The Raptor Center in Pueblo was closed, of course. I called the director's cell phone. She said to keep the bird over night, give it a shallow dish of water, bring it down in the morning.

This morning I checked on the owl, which seemed alert and on its feet, poured a cup of coffee, and hit the road. 

On arrival, the owl checked out as healthy and unharmed.  "Take him home," the director said. I decided to take her literally.

But the lizard lived! I had not seen the lizard this morning and assumed that the owl had eaten it. But when I straightened out the towels in the carrier, there it was, barely moving one leg. Too cold, I am sure. A volunteer lifted it into a small box and went to place it somewhere warm.

After putting 116 miles on the Jeep, I had these results.

1. One [sagebrush?] lizard was relocated to the outskirts of Pueblo, into what should be a compatible habitat. Reptile brain says, "Umm warm." Missing tail tip probably not noticed.

2.  One Pygmy-Owl had a missing time/abduction experience but ended up about two miles away from where it had been. Its new location, however, features four birdfeeders, consequently, a prey-rich environment. Maybe we'll see it again.

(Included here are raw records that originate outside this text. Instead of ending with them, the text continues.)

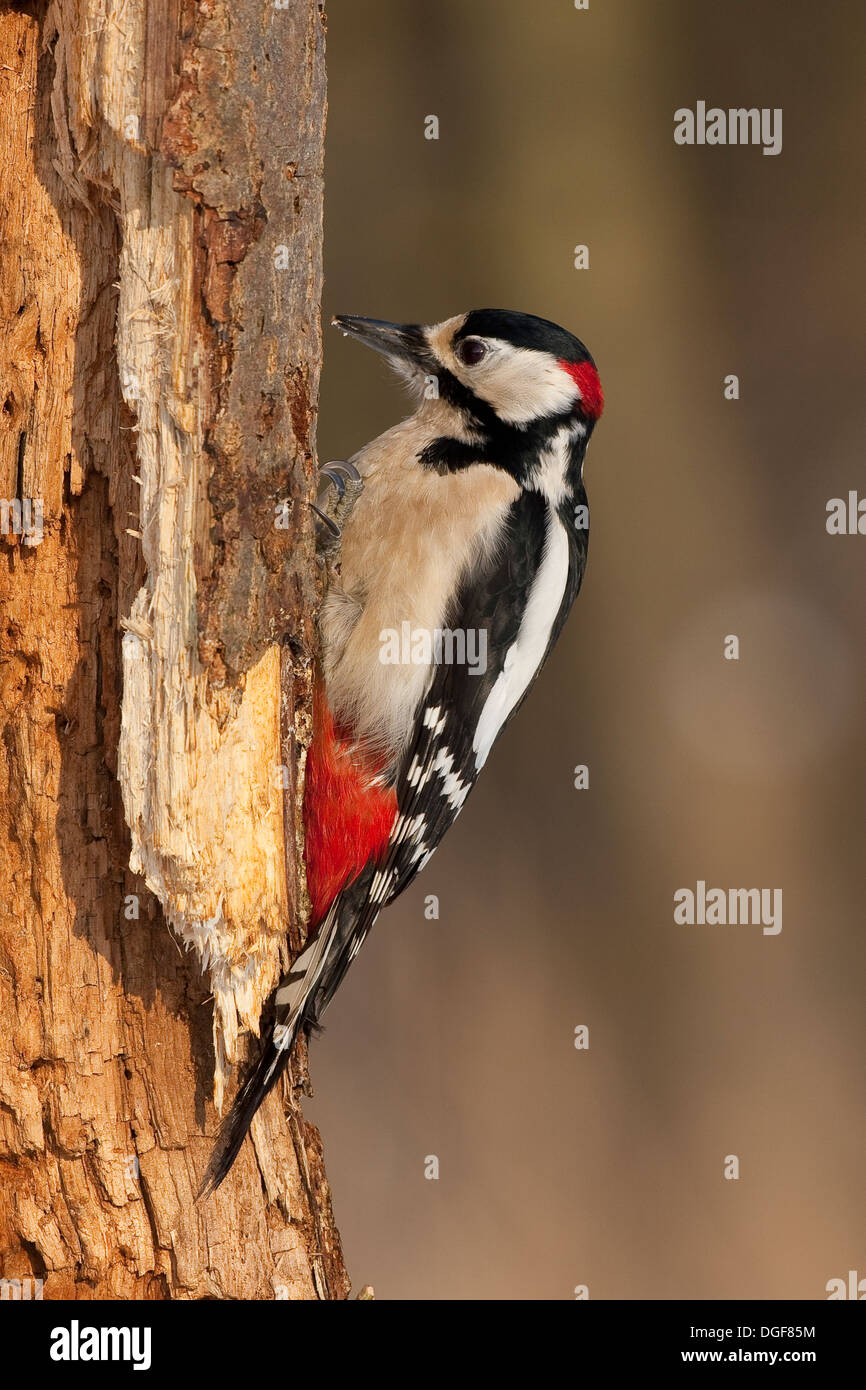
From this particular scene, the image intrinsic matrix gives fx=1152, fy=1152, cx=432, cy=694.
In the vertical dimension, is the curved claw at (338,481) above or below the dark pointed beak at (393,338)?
below

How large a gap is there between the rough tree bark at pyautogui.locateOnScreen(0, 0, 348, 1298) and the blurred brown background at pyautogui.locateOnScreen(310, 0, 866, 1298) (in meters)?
2.27

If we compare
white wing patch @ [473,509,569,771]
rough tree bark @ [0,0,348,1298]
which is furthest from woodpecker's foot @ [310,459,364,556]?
white wing patch @ [473,509,569,771]

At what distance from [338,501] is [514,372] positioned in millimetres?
405

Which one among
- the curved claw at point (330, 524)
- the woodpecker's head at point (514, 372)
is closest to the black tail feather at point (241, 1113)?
the curved claw at point (330, 524)

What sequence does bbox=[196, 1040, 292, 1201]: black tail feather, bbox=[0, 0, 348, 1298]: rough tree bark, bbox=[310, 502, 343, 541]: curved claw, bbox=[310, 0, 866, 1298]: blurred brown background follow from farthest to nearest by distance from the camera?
bbox=[310, 0, 866, 1298]: blurred brown background
bbox=[310, 502, 343, 541]: curved claw
bbox=[196, 1040, 292, 1201]: black tail feather
bbox=[0, 0, 348, 1298]: rough tree bark

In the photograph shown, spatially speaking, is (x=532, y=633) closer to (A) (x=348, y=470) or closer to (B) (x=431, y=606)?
(B) (x=431, y=606)

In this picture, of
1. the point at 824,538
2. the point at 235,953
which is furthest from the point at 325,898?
the point at 824,538

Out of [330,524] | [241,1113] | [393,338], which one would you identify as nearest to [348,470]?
[330,524]

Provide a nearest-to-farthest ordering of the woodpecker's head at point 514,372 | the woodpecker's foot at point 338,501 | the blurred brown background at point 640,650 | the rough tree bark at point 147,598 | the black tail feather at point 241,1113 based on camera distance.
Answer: the rough tree bark at point 147,598 → the black tail feather at point 241,1113 → the woodpecker's foot at point 338,501 → the woodpecker's head at point 514,372 → the blurred brown background at point 640,650

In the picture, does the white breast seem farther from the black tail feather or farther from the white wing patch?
the black tail feather

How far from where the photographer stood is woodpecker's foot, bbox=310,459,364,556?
6.49ft

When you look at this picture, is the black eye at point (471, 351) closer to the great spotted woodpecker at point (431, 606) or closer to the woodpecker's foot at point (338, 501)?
the great spotted woodpecker at point (431, 606)

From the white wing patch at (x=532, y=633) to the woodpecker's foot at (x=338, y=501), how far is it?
35 centimetres

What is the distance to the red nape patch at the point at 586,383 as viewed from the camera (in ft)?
6.92
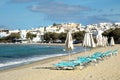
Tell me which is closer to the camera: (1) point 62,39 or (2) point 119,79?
(2) point 119,79

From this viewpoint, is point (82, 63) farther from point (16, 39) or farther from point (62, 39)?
point (16, 39)

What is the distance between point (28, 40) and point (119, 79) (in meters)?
156

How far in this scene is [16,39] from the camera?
172000 millimetres

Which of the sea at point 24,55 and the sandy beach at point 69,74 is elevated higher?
the sandy beach at point 69,74

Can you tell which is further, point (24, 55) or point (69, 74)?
point (24, 55)

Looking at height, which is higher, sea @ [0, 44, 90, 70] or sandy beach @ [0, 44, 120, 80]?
sandy beach @ [0, 44, 120, 80]

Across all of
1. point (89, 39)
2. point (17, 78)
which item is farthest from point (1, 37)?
point (17, 78)

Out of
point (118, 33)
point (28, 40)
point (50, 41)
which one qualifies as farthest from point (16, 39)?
point (118, 33)

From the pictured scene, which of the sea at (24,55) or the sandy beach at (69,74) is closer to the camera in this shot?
the sandy beach at (69,74)

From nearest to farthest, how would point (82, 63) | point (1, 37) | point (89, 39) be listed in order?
point (82, 63) < point (89, 39) < point (1, 37)

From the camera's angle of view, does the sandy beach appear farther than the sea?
No

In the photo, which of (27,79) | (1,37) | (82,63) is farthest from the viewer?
(1,37)

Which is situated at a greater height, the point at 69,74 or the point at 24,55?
the point at 69,74

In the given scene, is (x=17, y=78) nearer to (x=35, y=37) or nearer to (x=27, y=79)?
(x=27, y=79)
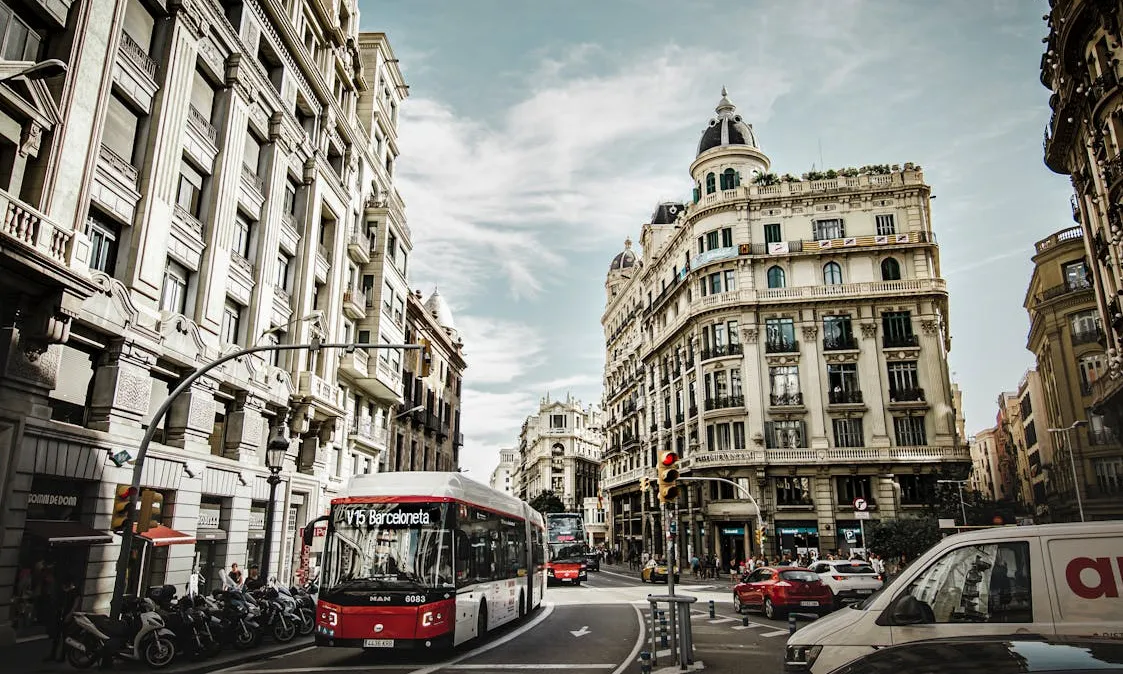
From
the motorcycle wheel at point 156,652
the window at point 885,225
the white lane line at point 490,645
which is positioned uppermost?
the window at point 885,225

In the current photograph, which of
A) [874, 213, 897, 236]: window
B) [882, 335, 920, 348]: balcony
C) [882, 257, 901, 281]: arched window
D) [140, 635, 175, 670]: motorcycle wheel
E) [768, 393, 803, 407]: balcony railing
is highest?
[874, 213, 897, 236]: window

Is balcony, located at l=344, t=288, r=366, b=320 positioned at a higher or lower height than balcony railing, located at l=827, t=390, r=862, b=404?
higher

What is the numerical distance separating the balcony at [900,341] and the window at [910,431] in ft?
15.6

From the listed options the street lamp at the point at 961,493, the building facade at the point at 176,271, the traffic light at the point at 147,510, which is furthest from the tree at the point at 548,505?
the traffic light at the point at 147,510

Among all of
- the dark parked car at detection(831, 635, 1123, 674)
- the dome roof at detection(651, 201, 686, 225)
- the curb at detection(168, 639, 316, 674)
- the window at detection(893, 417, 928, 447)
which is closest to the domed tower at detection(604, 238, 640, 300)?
the dome roof at detection(651, 201, 686, 225)

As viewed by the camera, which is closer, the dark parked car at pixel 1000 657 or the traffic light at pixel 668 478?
the dark parked car at pixel 1000 657

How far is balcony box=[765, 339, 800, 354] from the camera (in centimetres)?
4747

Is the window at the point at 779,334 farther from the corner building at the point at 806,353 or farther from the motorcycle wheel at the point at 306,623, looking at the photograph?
the motorcycle wheel at the point at 306,623

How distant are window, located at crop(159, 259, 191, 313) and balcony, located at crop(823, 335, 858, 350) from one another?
1547 inches

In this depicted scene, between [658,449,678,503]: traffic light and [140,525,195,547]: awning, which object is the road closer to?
[658,449,678,503]: traffic light

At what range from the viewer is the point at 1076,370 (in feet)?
146

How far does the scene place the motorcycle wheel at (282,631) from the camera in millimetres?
14945

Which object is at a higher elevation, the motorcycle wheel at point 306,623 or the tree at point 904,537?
the tree at point 904,537

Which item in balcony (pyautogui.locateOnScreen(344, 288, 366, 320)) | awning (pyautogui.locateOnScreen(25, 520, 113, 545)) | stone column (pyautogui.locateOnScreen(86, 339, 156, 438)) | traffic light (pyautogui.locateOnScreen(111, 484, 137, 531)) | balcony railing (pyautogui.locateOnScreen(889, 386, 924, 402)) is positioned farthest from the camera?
balcony railing (pyautogui.locateOnScreen(889, 386, 924, 402))
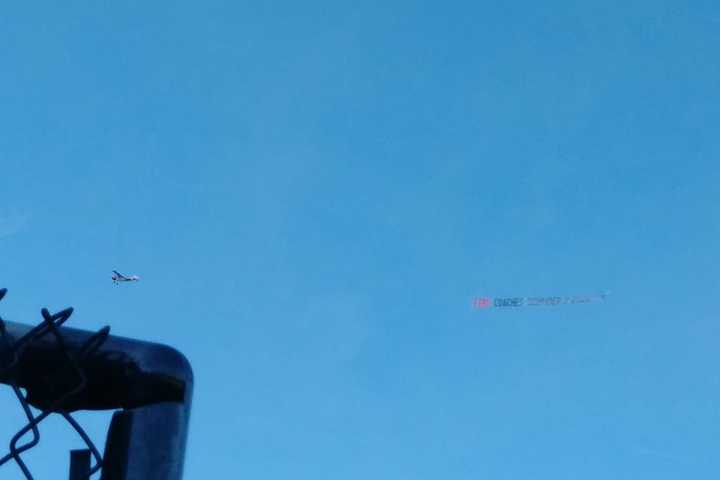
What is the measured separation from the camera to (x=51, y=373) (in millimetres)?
3750

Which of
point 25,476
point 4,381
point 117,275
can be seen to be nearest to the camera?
point 25,476

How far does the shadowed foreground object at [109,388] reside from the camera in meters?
3.62

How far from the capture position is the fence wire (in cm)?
362

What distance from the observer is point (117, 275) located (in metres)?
38.9

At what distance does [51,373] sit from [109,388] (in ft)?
0.56

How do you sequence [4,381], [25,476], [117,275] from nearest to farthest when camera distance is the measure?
[25,476], [4,381], [117,275]

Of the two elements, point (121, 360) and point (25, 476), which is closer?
point (25, 476)

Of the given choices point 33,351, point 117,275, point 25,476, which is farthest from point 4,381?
point 117,275

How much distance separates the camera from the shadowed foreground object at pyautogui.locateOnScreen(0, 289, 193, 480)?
3.62m

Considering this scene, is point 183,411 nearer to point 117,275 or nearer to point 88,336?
point 88,336

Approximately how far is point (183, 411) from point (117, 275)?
35761mm

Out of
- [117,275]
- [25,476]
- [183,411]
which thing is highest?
[117,275]

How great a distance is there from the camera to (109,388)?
12.5 ft

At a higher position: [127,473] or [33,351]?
[33,351]
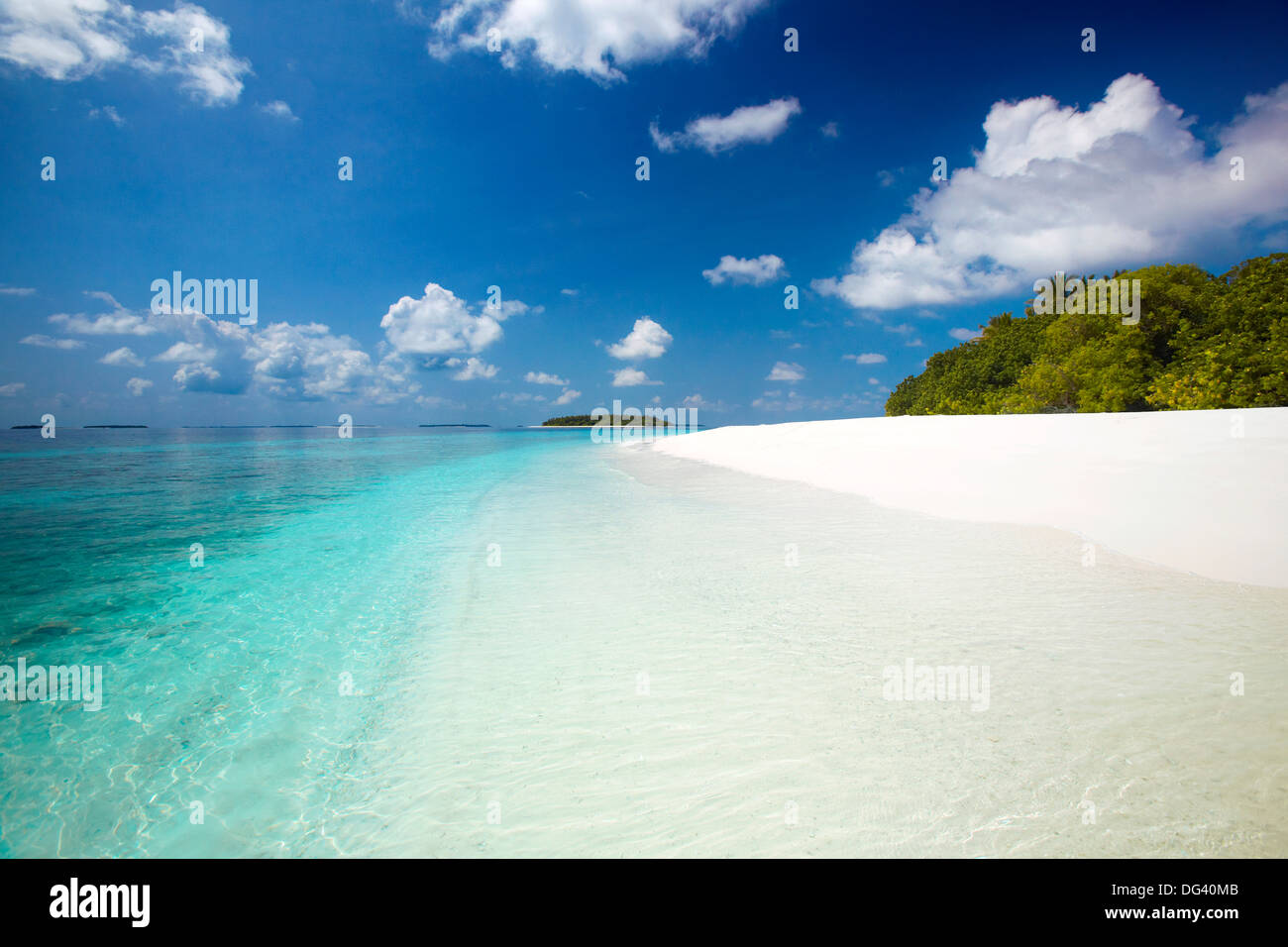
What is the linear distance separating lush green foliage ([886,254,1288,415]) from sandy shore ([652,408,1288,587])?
17.1m

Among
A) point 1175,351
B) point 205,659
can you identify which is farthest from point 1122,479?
point 1175,351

What sets Pygmy Owls apart is that they are daytime hunters. Kind of like sharp-shinned hawks, they have short wings, long tails, and will try to snatch passerine birds off the feeder tray.  

Most owls have asymmetrically placed ears as well as flattened facial discs around the eyes. Both of these features are adaptations that give them better hearing. Interestingly, Northern Pygmy-Owls lack these features, and this may be an outcome of their diurnal habits and greater reliance on vision. All About Birds.
So releasing it in the day time was easy to do. Once it saw blue, it flew.